How should site owners go about evaluating their site’s performance in mobile SEO?
Andrew Girdwood, media innovations director at LBi
Site owners should look at their analytics. What is the percentage of desktop to mobile traffic? What is the percentage of desktop to mobile traffic with brand compared to non-brand? Are popular mobile devices missing entirely from your visitors?
Traffic and understanding what is happening on-site should always be the first port of call for an SEO evaluation. The concept of “keyword positions” is fading as a greater number of result pages are localised, personalised or both.
However, impressions, clicks, CTR and average position data can be found in Google’s Webmaster Console. If a hero keyword term has a good ranking in desktop, if search frequency remains stable and yet your impression count is dropping overall then this may indicate a problem with mobile SEO.

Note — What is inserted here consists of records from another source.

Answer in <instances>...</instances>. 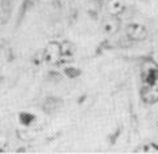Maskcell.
I'll return each instance as SVG.
<instances>
[{
    "mask_svg": "<svg viewBox=\"0 0 158 154\" xmlns=\"http://www.w3.org/2000/svg\"><path fill=\"white\" fill-rule=\"evenodd\" d=\"M6 145H7V139H6V137L0 135V152H4V149H6Z\"/></svg>",
    "mask_w": 158,
    "mask_h": 154,
    "instance_id": "9c48e42d",
    "label": "cell"
},
{
    "mask_svg": "<svg viewBox=\"0 0 158 154\" xmlns=\"http://www.w3.org/2000/svg\"><path fill=\"white\" fill-rule=\"evenodd\" d=\"M125 10V4L122 0H109L106 3V12L110 16H120Z\"/></svg>",
    "mask_w": 158,
    "mask_h": 154,
    "instance_id": "5b68a950",
    "label": "cell"
},
{
    "mask_svg": "<svg viewBox=\"0 0 158 154\" xmlns=\"http://www.w3.org/2000/svg\"><path fill=\"white\" fill-rule=\"evenodd\" d=\"M61 48H63V55H71L73 52V45L71 43H64Z\"/></svg>",
    "mask_w": 158,
    "mask_h": 154,
    "instance_id": "ba28073f",
    "label": "cell"
},
{
    "mask_svg": "<svg viewBox=\"0 0 158 154\" xmlns=\"http://www.w3.org/2000/svg\"><path fill=\"white\" fill-rule=\"evenodd\" d=\"M121 27V20L118 19V16H106L101 23V31L106 36H113L116 35Z\"/></svg>",
    "mask_w": 158,
    "mask_h": 154,
    "instance_id": "277c9868",
    "label": "cell"
},
{
    "mask_svg": "<svg viewBox=\"0 0 158 154\" xmlns=\"http://www.w3.org/2000/svg\"><path fill=\"white\" fill-rule=\"evenodd\" d=\"M142 89L141 97L146 104L158 101V67L153 61H145L142 67Z\"/></svg>",
    "mask_w": 158,
    "mask_h": 154,
    "instance_id": "6da1fadb",
    "label": "cell"
},
{
    "mask_svg": "<svg viewBox=\"0 0 158 154\" xmlns=\"http://www.w3.org/2000/svg\"><path fill=\"white\" fill-rule=\"evenodd\" d=\"M63 48L61 44L56 41L48 43L43 52V60L44 63L48 65H57L61 60H63Z\"/></svg>",
    "mask_w": 158,
    "mask_h": 154,
    "instance_id": "7a4b0ae2",
    "label": "cell"
},
{
    "mask_svg": "<svg viewBox=\"0 0 158 154\" xmlns=\"http://www.w3.org/2000/svg\"><path fill=\"white\" fill-rule=\"evenodd\" d=\"M126 36L131 41H142L148 37V29L139 23H130L126 27Z\"/></svg>",
    "mask_w": 158,
    "mask_h": 154,
    "instance_id": "3957f363",
    "label": "cell"
},
{
    "mask_svg": "<svg viewBox=\"0 0 158 154\" xmlns=\"http://www.w3.org/2000/svg\"><path fill=\"white\" fill-rule=\"evenodd\" d=\"M135 152H141V153H158V146L156 144H146L137 149Z\"/></svg>",
    "mask_w": 158,
    "mask_h": 154,
    "instance_id": "52a82bcc",
    "label": "cell"
},
{
    "mask_svg": "<svg viewBox=\"0 0 158 154\" xmlns=\"http://www.w3.org/2000/svg\"><path fill=\"white\" fill-rule=\"evenodd\" d=\"M60 105H61L60 100L53 98V97H49V98H47L45 101H44L43 110L47 112V113H53L55 110H57V109L60 108Z\"/></svg>",
    "mask_w": 158,
    "mask_h": 154,
    "instance_id": "8992f818",
    "label": "cell"
}]
</instances>
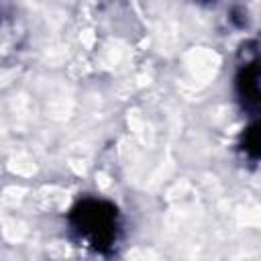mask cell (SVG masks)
I'll use <instances>...</instances> for the list:
<instances>
[{
  "instance_id": "cell-1",
  "label": "cell",
  "mask_w": 261,
  "mask_h": 261,
  "mask_svg": "<svg viewBox=\"0 0 261 261\" xmlns=\"http://www.w3.org/2000/svg\"><path fill=\"white\" fill-rule=\"evenodd\" d=\"M73 230L96 251H108L118 237V212L104 200H84L71 214Z\"/></svg>"
},
{
  "instance_id": "cell-2",
  "label": "cell",
  "mask_w": 261,
  "mask_h": 261,
  "mask_svg": "<svg viewBox=\"0 0 261 261\" xmlns=\"http://www.w3.org/2000/svg\"><path fill=\"white\" fill-rule=\"evenodd\" d=\"M257 63H245V67L241 69L239 73V94L245 102V108L249 110H255L257 108V102H259V84H257Z\"/></svg>"
}]
</instances>
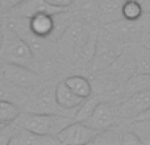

James Bentham, SEO account manager at The Search Laboratory
Site owners can use Google Analytics to compare the organic desktop traffic share against total desktop traffic, versus mobile organic share against total mobile traffic share.
Site owners can also analyse keywords to see which ones are driving desktop traffic and see if these are the same for the mobile versions.
Another useful tool is Fetch As Googlebot within Webmaster Tools which allows you to see how Google is viewing HTML code on website. Site owners can set this as a mobile Googlebot and crawl a certain page to see if it’s struggling to read any of the code.
Additionally, the user agent and switch add-on in Firefox renders the page to how mobile Googlebot would view it. This can help with choosing which content to prioritise.
Aleyda Solis, SEO and web analytics consultant
I would advise that they follow the steps I shared in my Mobile SEO audit guide in State of Search.
The key steps include:
- Checking their current mobile search visibility and traffic in Google Webmaster Tools and Google Analytics.
- Identifying more mobile search opportunities with a mobile keyword research.
- Analysing their pages functionality in mobile devices through emulators.
- Verifying the mobile speed performance with PageSpeed Insights mobile filter.
- Checking how the site appears in the mobile search results.
How can site owners identify the most valuable keywords for mobile search?
Understand what your business objectives are as a first step. Are you selling impressions and ad space? You’ll want traffic, popular and long tail terms.
Are you selling objects or services? You’ll need to know what people will buy from their mobile and how they’ll refer to those products when typing on a small screen.
You should have a good idea of the profit margin for each transaction. Check your analytics to see which mobile terms are sending traffic appropriate to your business goals.
Sites with a high percentage of (not provided) keywords should use some rough formulas to try and apportion that traffic out. This analysis provides your first wave of “hero” keywords and the first generation of end goal objectives.
You’ll have two types of keywords; end goal objectives and supporting terms. Supporting terms are those that complement the end goal objectives; long tail considerations, semantic search relationships, localisations, audience targeting phrases, etc.
I recommend organising these into portfolios alongside target audiences and the content and assets you have to connect the two. If you discover you don’t have the content to chase an important keyword portfolio then that informs your content strategy for SEO.
Keep reviewing your business needs and your analytics. This process will identify which end goal keywords should be pushed harder and which selections from the supporting terms should be promoted to an end goal term.
Build new keyword portfolios to support your new end goal terms and repeat the process.
Site owners should use Google’s Keyword Tool, and by changing the device options to mobile only it’s possible to analyse whether desktop terms are bringing in good volume traffic to the mobile site.
If not, site owners can then start looking at alternative keywords and build their information architecture around these.
Google Analytics data also displays which keywords are driving traffic. You can then assess which keywords are not being actively targeted but are referring traffic via mobile search and amend your campaign accordingly.
When undertaking keyword research for mobile, site owners should take into account click through rate (CTR). This is because CTRs for page one on mobile can be up to 90% and the drop off is a lot steeper as you go through the rankings.
PPC data is also useful for seeing where conversions are coming from. If some terms are converting better on mobile than on desktop it’s advisable to build the site around these.
By doing a mobile keyword research, identifying:
- The keywords driving mobile search visibility currently to their site with Google Webmaster Tools (there’s a mobile filter to verify this specific information).
- The keywords driving mobile organic traffic currently to their site with Google Analytics (there’s a mobile segment to verify this).
- The keywords their mobile audience is already using to search for relevant products or services in their industry, that they might not be targeting already, with Google’s Keyword Tool (there’s mobile filter to verify this specific information).
- Additional relevant keywords to their business used by their audience with other tools such as SEMRush, that although don’t have a mobile filter they can use to identify the ones that are relevant and then use the Google’s Keyword Tool to verify its specific search volume for mobile search.
With this information they will learn which are the keywords that are already providing them mobile search visibility and traffic, the ones that they might want to prioritise in their mobile SEO process and which are the ones that have the higher potential in their sector, that are popular among their audience and that would be beneficial to target with their mobile site.